#### [List of tasks]
a. Can you return everything in the virtual engine patch message from "Wed Jun 6 09:28:59" down to "across the system.", word for word?
b. Would you resume the i915 virtual engine patch message from the point where it ends?

#### [Document segment]
'''
[PATCH 75/76] RFC drm/i915: Load balancing across a virtual engine

Wed Jun 6 09:28:59 UTC 2018

Quoting Tvrtko Ursulin (2018-06-06 10:16:00)
> 
> On 02/06/2018 10:38, Chris Wilson wrote:
> > Having allowed the user to define a set of engines that they will want
> > to only use, we go one step further and allow them to bind those engines
> > into a single virtual instance. Submitting a batch to the virtual engine
> > will then forward it to any one of the set in a manner as best to
> > distribute load.  The virtual engine has a single timeline across all
> > engines (it operates as a single queue), so it is not able to concurrently
> > run batches across multiple engines by itself; that is left up to the user
> > to submit multiple concurrent batches to multiple queues. Multiple users
> > will be load balanced across the system.
> > 
> > The mechanism used for load balancing in this patch is a late greedy
> > balancer. When a request is ready for execution, it is added to each
> > engine's queue, and when an engine is ready for its next request it
> > claims it from the virtual engine. The first engine to do so, wins, i.e.
> > the request is executed at the earliest opportunity (idle moment) in the
> > system.
> > 
> > As not all HW is created equal, the user is still able to skip the
> > virtual engine and execute the batch on a specific engine, all within the
> > same queue. It will then be executed in order on the correct engine,
> > with execution on other virtual engines being moved away due to the load
> > detection.
> > 
> > Signed-off-by: Chris Wilson <chris at chris-wilson.co.uk>
> > 
> > Opens:
> >   - virtual takes priority
> >   - rescheduling after being gazumped
> >   - eliminating the irq
> > ---
> >   drivers/gpu/drm/i915/i915_gem.h            |   5 +
> >   drivers/gpu/drm/i915/i915_gem_context.c    |  81 ++++-
> >   drivers/gpu/drm/i915/i915_request.c        |   2 +-
> >   drivers/gpu/drm/i915/intel_engine_cs.c     |   3 +-
> >   drivers/gpu/drm/i915/intel_lrc.c           | 393 ++++++++++++++++++++-
> >   drivers/gpu/drm/i915/intel_lrc.h           |   6 +
> >   drivers/gpu/drm/i915/intel_ringbuffer.h    |   9 +
> >   drivers/gpu/drm/i915/selftests/intel_lrc.c | 177 ++++++++++
> >   include/uapi/drm/i915_drm.h                |  27 ++
> >   9 files changed, 697 insertions(+), 6 deletions(-)
'''
Recorded data:
'''
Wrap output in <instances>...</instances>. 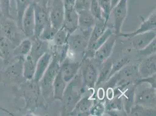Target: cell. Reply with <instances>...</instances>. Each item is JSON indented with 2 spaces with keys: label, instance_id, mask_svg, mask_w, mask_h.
I'll return each mask as SVG.
<instances>
[{
  "label": "cell",
  "instance_id": "1",
  "mask_svg": "<svg viewBox=\"0 0 156 116\" xmlns=\"http://www.w3.org/2000/svg\"><path fill=\"white\" fill-rule=\"evenodd\" d=\"M81 76L77 74L75 77L67 84L62 101L61 116H69L70 113L75 108L76 103L82 97V95L84 92L85 87L80 85L83 84Z\"/></svg>",
  "mask_w": 156,
  "mask_h": 116
},
{
  "label": "cell",
  "instance_id": "2",
  "mask_svg": "<svg viewBox=\"0 0 156 116\" xmlns=\"http://www.w3.org/2000/svg\"><path fill=\"white\" fill-rule=\"evenodd\" d=\"M51 53L52 57L51 62L43 77L39 81V85L42 96L47 102L51 100V99H53L52 84L60 69L59 58L55 52H52Z\"/></svg>",
  "mask_w": 156,
  "mask_h": 116
},
{
  "label": "cell",
  "instance_id": "3",
  "mask_svg": "<svg viewBox=\"0 0 156 116\" xmlns=\"http://www.w3.org/2000/svg\"><path fill=\"white\" fill-rule=\"evenodd\" d=\"M22 89V97L25 100V109L30 110H34L37 107H40L46 101L42 96L39 82L33 80L26 81L25 83L20 84Z\"/></svg>",
  "mask_w": 156,
  "mask_h": 116
},
{
  "label": "cell",
  "instance_id": "4",
  "mask_svg": "<svg viewBox=\"0 0 156 116\" xmlns=\"http://www.w3.org/2000/svg\"><path fill=\"white\" fill-rule=\"evenodd\" d=\"M79 72L83 86L89 90H93L96 87L98 72V68L91 62V59H82Z\"/></svg>",
  "mask_w": 156,
  "mask_h": 116
},
{
  "label": "cell",
  "instance_id": "5",
  "mask_svg": "<svg viewBox=\"0 0 156 116\" xmlns=\"http://www.w3.org/2000/svg\"><path fill=\"white\" fill-rule=\"evenodd\" d=\"M90 34L81 32V34L69 36L68 39V53H71L72 55H80L83 57L85 50L89 43Z\"/></svg>",
  "mask_w": 156,
  "mask_h": 116
},
{
  "label": "cell",
  "instance_id": "6",
  "mask_svg": "<svg viewBox=\"0 0 156 116\" xmlns=\"http://www.w3.org/2000/svg\"><path fill=\"white\" fill-rule=\"evenodd\" d=\"M65 8L63 0H51L49 8L50 20L52 27L58 30L64 22Z\"/></svg>",
  "mask_w": 156,
  "mask_h": 116
},
{
  "label": "cell",
  "instance_id": "7",
  "mask_svg": "<svg viewBox=\"0 0 156 116\" xmlns=\"http://www.w3.org/2000/svg\"><path fill=\"white\" fill-rule=\"evenodd\" d=\"M111 13L113 15L114 33L117 37L121 32V28L128 14V0H119L112 9Z\"/></svg>",
  "mask_w": 156,
  "mask_h": 116
},
{
  "label": "cell",
  "instance_id": "8",
  "mask_svg": "<svg viewBox=\"0 0 156 116\" xmlns=\"http://www.w3.org/2000/svg\"><path fill=\"white\" fill-rule=\"evenodd\" d=\"M34 10L35 29L33 37H39L45 26L50 22L49 8L40 6L32 2Z\"/></svg>",
  "mask_w": 156,
  "mask_h": 116
},
{
  "label": "cell",
  "instance_id": "9",
  "mask_svg": "<svg viewBox=\"0 0 156 116\" xmlns=\"http://www.w3.org/2000/svg\"><path fill=\"white\" fill-rule=\"evenodd\" d=\"M0 30L4 35V37L9 40L15 46L18 45L22 40L21 39L20 31H22L17 23H15L13 19L5 18L1 23Z\"/></svg>",
  "mask_w": 156,
  "mask_h": 116
},
{
  "label": "cell",
  "instance_id": "10",
  "mask_svg": "<svg viewBox=\"0 0 156 116\" xmlns=\"http://www.w3.org/2000/svg\"><path fill=\"white\" fill-rule=\"evenodd\" d=\"M117 36L112 34L103 45L96 51L93 59L99 65H102L110 57L116 43Z\"/></svg>",
  "mask_w": 156,
  "mask_h": 116
},
{
  "label": "cell",
  "instance_id": "11",
  "mask_svg": "<svg viewBox=\"0 0 156 116\" xmlns=\"http://www.w3.org/2000/svg\"><path fill=\"white\" fill-rule=\"evenodd\" d=\"M135 104L156 109V88L149 85L137 93L135 92Z\"/></svg>",
  "mask_w": 156,
  "mask_h": 116
},
{
  "label": "cell",
  "instance_id": "12",
  "mask_svg": "<svg viewBox=\"0 0 156 116\" xmlns=\"http://www.w3.org/2000/svg\"><path fill=\"white\" fill-rule=\"evenodd\" d=\"M81 62L72 61L70 59L66 58L60 64L59 74L62 79L68 84L79 73Z\"/></svg>",
  "mask_w": 156,
  "mask_h": 116
},
{
  "label": "cell",
  "instance_id": "13",
  "mask_svg": "<svg viewBox=\"0 0 156 116\" xmlns=\"http://www.w3.org/2000/svg\"><path fill=\"white\" fill-rule=\"evenodd\" d=\"M35 29L34 10L32 3L27 8L22 19L21 30L27 39H31L34 36Z\"/></svg>",
  "mask_w": 156,
  "mask_h": 116
},
{
  "label": "cell",
  "instance_id": "14",
  "mask_svg": "<svg viewBox=\"0 0 156 116\" xmlns=\"http://www.w3.org/2000/svg\"><path fill=\"white\" fill-rule=\"evenodd\" d=\"M156 9H154L152 12L146 19H142V23L139 27L136 30L131 32H121L118 37H121L125 38H132L133 36L142 34L144 32H148L150 31H156Z\"/></svg>",
  "mask_w": 156,
  "mask_h": 116
},
{
  "label": "cell",
  "instance_id": "15",
  "mask_svg": "<svg viewBox=\"0 0 156 116\" xmlns=\"http://www.w3.org/2000/svg\"><path fill=\"white\" fill-rule=\"evenodd\" d=\"M65 14L62 27L70 35L78 29V13L75 7L64 6Z\"/></svg>",
  "mask_w": 156,
  "mask_h": 116
},
{
  "label": "cell",
  "instance_id": "16",
  "mask_svg": "<svg viewBox=\"0 0 156 116\" xmlns=\"http://www.w3.org/2000/svg\"><path fill=\"white\" fill-rule=\"evenodd\" d=\"M78 28L81 32L90 34L96 23V18L89 9L78 11Z\"/></svg>",
  "mask_w": 156,
  "mask_h": 116
},
{
  "label": "cell",
  "instance_id": "17",
  "mask_svg": "<svg viewBox=\"0 0 156 116\" xmlns=\"http://www.w3.org/2000/svg\"><path fill=\"white\" fill-rule=\"evenodd\" d=\"M32 48L29 55L37 63V60L45 53L50 51L49 44L47 41H44L39 37H32Z\"/></svg>",
  "mask_w": 156,
  "mask_h": 116
},
{
  "label": "cell",
  "instance_id": "18",
  "mask_svg": "<svg viewBox=\"0 0 156 116\" xmlns=\"http://www.w3.org/2000/svg\"><path fill=\"white\" fill-rule=\"evenodd\" d=\"M138 71L141 78L147 77L156 74V54L147 56L138 63Z\"/></svg>",
  "mask_w": 156,
  "mask_h": 116
},
{
  "label": "cell",
  "instance_id": "19",
  "mask_svg": "<svg viewBox=\"0 0 156 116\" xmlns=\"http://www.w3.org/2000/svg\"><path fill=\"white\" fill-rule=\"evenodd\" d=\"M156 31H150L136 35L132 37L133 39L132 42V47L136 51L142 49L156 39Z\"/></svg>",
  "mask_w": 156,
  "mask_h": 116
},
{
  "label": "cell",
  "instance_id": "20",
  "mask_svg": "<svg viewBox=\"0 0 156 116\" xmlns=\"http://www.w3.org/2000/svg\"><path fill=\"white\" fill-rule=\"evenodd\" d=\"M24 58L16 59L12 62L11 63H9V66L7 67L5 71L7 77L9 79L17 81L20 79L23 78V62Z\"/></svg>",
  "mask_w": 156,
  "mask_h": 116
},
{
  "label": "cell",
  "instance_id": "21",
  "mask_svg": "<svg viewBox=\"0 0 156 116\" xmlns=\"http://www.w3.org/2000/svg\"><path fill=\"white\" fill-rule=\"evenodd\" d=\"M136 87L135 84L129 85L125 88L121 96L124 111L126 115L129 114L130 109L135 104V97Z\"/></svg>",
  "mask_w": 156,
  "mask_h": 116
},
{
  "label": "cell",
  "instance_id": "22",
  "mask_svg": "<svg viewBox=\"0 0 156 116\" xmlns=\"http://www.w3.org/2000/svg\"><path fill=\"white\" fill-rule=\"evenodd\" d=\"M91 96L82 97L76 103L69 116H90L89 110L93 104Z\"/></svg>",
  "mask_w": 156,
  "mask_h": 116
},
{
  "label": "cell",
  "instance_id": "23",
  "mask_svg": "<svg viewBox=\"0 0 156 116\" xmlns=\"http://www.w3.org/2000/svg\"><path fill=\"white\" fill-rule=\"evenodd\" d=\"M52 53L48 51L45 53L41 58L39 59L36 63L35 74L33 77V80L39 82L47 69L52 59Z\"/></svg>",
  "mask_w": 156,
  "mask_h": 116
},
{
  "label": "cell",
  "instance_id": "24",
  "mask_svg": "<svg viewBox=\"0 0 156 116\" xmlns=\"http://www.w3.org/2000/svg\"><path fill=\"white\" fill-rule=\"evenodd\" d=\"M31 48H32V41L30 39H22L20 42V44L16 45L13 49L12 55V58H14L13 60L18 58H25L29 53V52L31 50ZM12 58H11V60H12Z\"/></svg>",
  "mask_w": 156,
  "mask_h": 116
},
{
  "label": "cell",
  "instance_id": "25",
  "mask_svg": "<svg viewBox=\"0 0 156 116\" xmlns=\"http://www.w3.org/2000/svg\"><path fill=\"white\" fill-rule=\"evenodd\" d=\"M15 46L5 37H0V51L3 55L5 64L9 65L11 61L12 55Z\"/></svg>",
  "mask_w": 156,
  "mask_h": 116
},
{
  "label": "cell",
  "instance_id": "26",
  "mask_svg": "<svg viewBox=\"0 0 156 116\" xmlns=\"http://www.w3.org/2000/svg\"><path fill=\"white\" fill-rule=\"evenodd\" d=\"M36 63L29 54L25 57L23 62V77L25 80L30 81L33 79Z\"/></svg>",
  "mask_w": 156,
  "mask_h": 116
},
{
  "label": "cell",
  "instance_id": "27",
  "mask_svg": "<svg viewBox=\"0 0 156 116\" xmlns=\"http://www.w3.org/2000/svg\"><path fill=\"white\" fill-rule=\"evenodd\" d=\"M67 83L61 77L59 73L55 78L52 84L53 100L61 101Z\"/></svg>",
  "mask_w": 156,
  "mask_h": 116
},
{
  "label": "cell",
  "instance_id": "28",
  "mask_svg": "<svg viewBox=\"0 0 156 116\" xmlns=\"http://www.w3.org/2000/svg\"><path fill=\"white\" fill-rule=\"evenodd\" d=\"M104 103L105 111L111 115L124 110L122 97H114L110 100L104 99Z\"/></svg>",
  "mask_w": 156,
  "mask_h": 116
},
{
  "label": "cell",
  "instance_id": "29",
  "mask_svg": "<svg viewBox=\"0 0 156 116\" xmlns=\"http://www.w3.org/2000/svg\"><path fill=\"white\" fill-rule=\"evenodd\" d=\"M107 23L104 20L96 19V23L91 30L89 37L88 45L93 44L104 33L107 29Z\"/></svg>",
  "mask_w": 156,
  "mask_h": 116
},
{
  "label": "cell",
  "instance_id": "30",
  "mask_svg": "<svg viewBox=\"0 0 156 116\" xmlns=\"http://www.w3.org/2000/svg\"><path fill=\"white\" fill-rule=\"evenodd\" d=\"M128 115L132 116H156V109L135 104L130 109Z\"/></svg>",
  "mask_w": 156,
  "mask_h": 116
},
{
  "label": "cell",
  "instance_id": "31",
  "mask_svg": "<svg viewBox=\"0 0 156 116\" xmlns=\"http://www.w3.org/2000/svg\"><path fill=\"white\" fill-rule=\"evenodd\" d=\"M102 65L103 66L98 74V78L96 84V87L98 85H100L101 84H104L109 79V76L112 66V62L108 59L105 62H104Z\"/></svg>",
  "mask_w": 156,
  "mask_h": 116
},
{
  "label": "cell",
  "instance_id": "32",
  "mask_svg": "<svg viewBox=\"0 0 156 116\" xmlns=\"http://www.w3.org/2000/svg\"><path fill=\"white\" fill-rule=\"evenodd\" d=\"M16 6V12H17V21L16 23L21 30L22 26V19L23 15V13L26 11L27 8L29 7L32 2L31 0H15Z\"/></svg>",
  "mask_w": 156,
  "mask_h": 116
},
{
  "label": "cell",
  "instance_id": "33",
  "mask_svg": "<svg viewBox=\"0 0 156 116\" xmlns=\"http://www.w3.org/2000/svg\"><path fill=\"white\" fill-rule=\"evenodd\" d=\"M69 36V34L62 27L56 32L51 39L54 45L55 46H61L67 44Z\"/></svg>",
  "mask_w": 156,
  "mask_h": 116
},
{
  "label": "cell",
  "instance_id": "34",
  "mask_svg": "<svg viewBox=\"0 0 156 116\" xmlns=\"http://www.w3.org/2000/svg\"><path fill=\"white\" fill-rule=\"evenodd\" d=\"M105 111L104 101H99L97 99H93V102L90 110V116H103Z\"/></svg>",
  "mask_w": 156,
  "mask_h": 116
},
{
  "label": "cell",
  "instance_id": "35",
  "mask_svg": "<svg viewBox=\"0 0 156 116\" xmlns=\"http://www.w3.org/2000/svg\"><path fill=\"white\" fill-rule=\"evenodd\" d=\"M98 5L101 10L102 16L105 22L107 23L110 18L111 12V0H98Z\"/></svg>",
  "mask_w": 156,
  "mask_h": 116
},
{
  "label": "cell",
  "instance_id": "36",
  "mask_svg": "<svg viewBox=\"0 0 156 116\" xmlns=\"http://www.w3.org/2000/svg\"><path fill=\"white\" fill-rule=\"evenodd\" d=\"M58 30L52 27L50 22L45 26L42 32H41L39 38L44 41L51 40L55 34Z\"/></svg>",
  "mask_w": 156,
  "mask_h": 116
},
{
  "label": "cell",
  "instance_id": "37",
  "mask_svg": "<svg viewBox=\"0 0 156 116\" xmlns=\"http://www.w3.org/2000/svg\"><path fill=\"white\" fill-rule=\"evenodd\" d=\"M0 11L5 18L13 20L11 14V0H0Z\"/></svg>",
  "mask_w": 156,
  "mask_h": 116
},
{
  "label": "cell",
  "instance_id": "38",
  "mask_svg": "<svg viewBox=\"0 0 156 116\" xmlns=\"http://www.w3.org/2000/svg\"><path fill=\"white\" fill-rule=\"evenodd\" d=\"M130 62V59L128 58H121L117 60V62L112 63V69L111 71L110 74L109 76V78L112 76L114 74L121 70L124 66L129 64Z\"/></svg>",
  "mask_w": 156,
  "mask_h": 116
},
{
  "label": "cell",
  "instance_id": "39",
  "mask_svg": "<svg viewBox=\"0 0 156 116\" xmlns=\"http://www.w3.org/2000/svg\"><path fill=\"white\" fill-rule=\"evenodd\" d=\"M138 54L140 56L147 57L156 53V39H154L149 45H147L142 49L137 51Z\"/></svg>",
  "mask_w": 156,
  "mask_h": 116
},
{
  "label": "cell",
  "instance_id": "40",
  "mask_svg": "<svg viewBox=\"0 0 156 116\" xmlns=\"http://www.w3.org/2000/svg\"><path fill=\"white\" fill-rule=\"evenodd\" d=\"M89 10L96 19L104 20L102 16L101 10L98 5V0H91Z\"/></svg>",
  "mask_w": 156,
  "mask_h": 116
},
{
  "label": "cell",
  "instance_id": "41",
  "mask_svg": "<svg viewBox=\"0 0 156 116\" xmlns=\"http://www.w3.org/2000/svg\"><path fill=\"white\" fill-rule=\"evenodd\" d=\"M144 83H147L150 87L156 88V74L147 77L140 78L137 81L136 85L137 86Z\"/></svg>",
  "mask_w": 156,
  "mask_h": 116
},
{
  "label": "cell",
  "instance_id": "42",
  "mask_svg": "<svg viewBox=\"0 0 156 116\" xmlns=\"http://www.w3.org/2000/svg\"><path fill=\"white\" fill-rule=\"evenodd\" d=\"M91 0H76L75 8L77 12L83 10L89 9Z\"/></svg>",
  "mask_w": 156,
  "mask_h": 116
},
{
  "label": "cell",
  "instance_id": "43",
  "mask_svg": "<svg viewBox=\"0 0 156 116\" xmlns=\"http://www.w3.org/2000/svg\"><path fill=\"white\" fill-rule=\"evenodd\" d=\"M32 2L45 8H50L51 0H34Z\"/></svg>",
  "mask_w": 156,
  "mask_h": 116
},
{
  "label": "cell",
  "instance_id": "44",
  "mask_svg": "<svg viewBox=\"0 0 156 116\" xmlns=\"http://www.w3.org/2000/svg\"><path fill=\"white\" fill-rule=\"evenodd\" d=\"M97 97H98V100L104 101L105 97V90L104 87H100L98 89Z\"/></svg>",
  "mask_w": 156,
  "mask_h": 116
},
{
  "label": "cell",
  "instance_id": "45",
  "mask_svg": "<svg viewBox=\"0 0 156 116\" xmlns=\"http://www.w3.org/2000/svg\"><path fill=\"white\" fill-rule=\"evenodd\" d=\"M64 6L75 7L76 0H63Z\"/></svg>",
  "mask_w": 156,
  "mask_h": 116
},
{
  "label": "cell",
  "instance_id": "46",
  "mask_svg": "<svg viewBox=\"0 0 156 116\" xmlns=\"http://www.w3.org/2000/svg\"><path fill=\"white\" fill-rule=\"evenodd\" d=\"M0 110H1V111H2L5 112L6 114H9V115H10V116H14V114H13L12 112H11L10 111H9V110H8L3 108V107H1V106H0Z\"/></svg>",
  "mask_w": 156,
  "mask_h": 116
},
{
  "label": "cell",
  "instance_id": "47",
  "mask_svg": "<svg viewBox=\"0 0 156 116\" xmlns=\"http://www.w3.org/2000/svg\"><path fill=\"white\" fill-rule=\"evenodd\" d=\"M111 8L112 9L114 6L117 4L119 0H111ZM112 10V9H111Z\"/></svg>",
  "mask_w": 156,
  "mask_h": 116
},
{
  "label": "cell",
  "instance_id": "48",
  "mask_svg": "<svg viewBox=\"0 0 156 116\" xmlns=\"http://www.w3.org/2000/svg\"><path fill=\"white\" fill-rule=\"evenodd\" d=\"M0 58L3 59V55H2V52H1V51H0Z\"/></svg>",
  "mask_w": 156,
  "mask_h": 116
}]
</instances>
'''
#### [Task-by-task results]
a.
Wed Jun 6 09:28:59 UTC 2018

Quoting Tvrtko Ursulin (2018-06-06 10:16:00)
> 
> On 02/06/2018 10:38, Chris Wilson wrote:
> > Having allowed the user to define a set of engines that they will want
> > to only use, we go one step further and allow them to bind those engines
> > into a single virtual instance. Submitting a batch to the virtual engine
> > will then forward it to any one of the set in a manner as best to
> > distribute load.  The virtual engine has a single timeline across all
> > engines (it operates as a single queue), so it is not able to concurrently
> > run batches across multiple engines by itself; that is left up to the user
> > to submit multiple concurrent batches to multiple queues. Multiple users
> > will be load balanced across the system.

b.
> > 
> 
> [snip]
> 
> > +struct intel_engine_cs *
> > +intel_execlists_create_virtual(struct i915_gem_context *ctx,
> > +                            struct intel_engine_cs **siblings,
> > +                            unsigned int count)
> > +{
> > +     struct virtual_engine *ve;
> > +     unsigned int n;
> > +     int err;
> > +
> > +     if (!count)
> > +             return ERR_PTR(-EINVAL);
> > +
> > +     ve = kzalloc(sizeof(*ve) + count * sizeof(*ve->siblings), GFP_KERNEL);
> > +     if (!ve)
> > +             return ERR_PTR(-ENOMEM);
> > +
> > +     kref_init(&ve->kref);
> > +     ve->base.i915 = ctx->i915;
> > +     ve->base.id = -1;
> 
> 1)
> 
> I had the idea to add a new engine virtual class, and set instances to 
> real classes:
> 
>         ve->(uabi_)class = <CLASS_VIRTUAL>;
>         ve->instance = parent->class;
> 
> That would work fine in tracepoints (just need to remap class to uabi 
> class for virtual engines).

Though conceptually it may be bonkers, are we ever going to be able to
mix classes? e.g. veng over bcs+vcs for very simple testcases like wsim.

For simplicity to ve->uabi_class = VIRTUAL, allowing us to use ve->class
to make our lives easier. Also we would need to get reserve the id?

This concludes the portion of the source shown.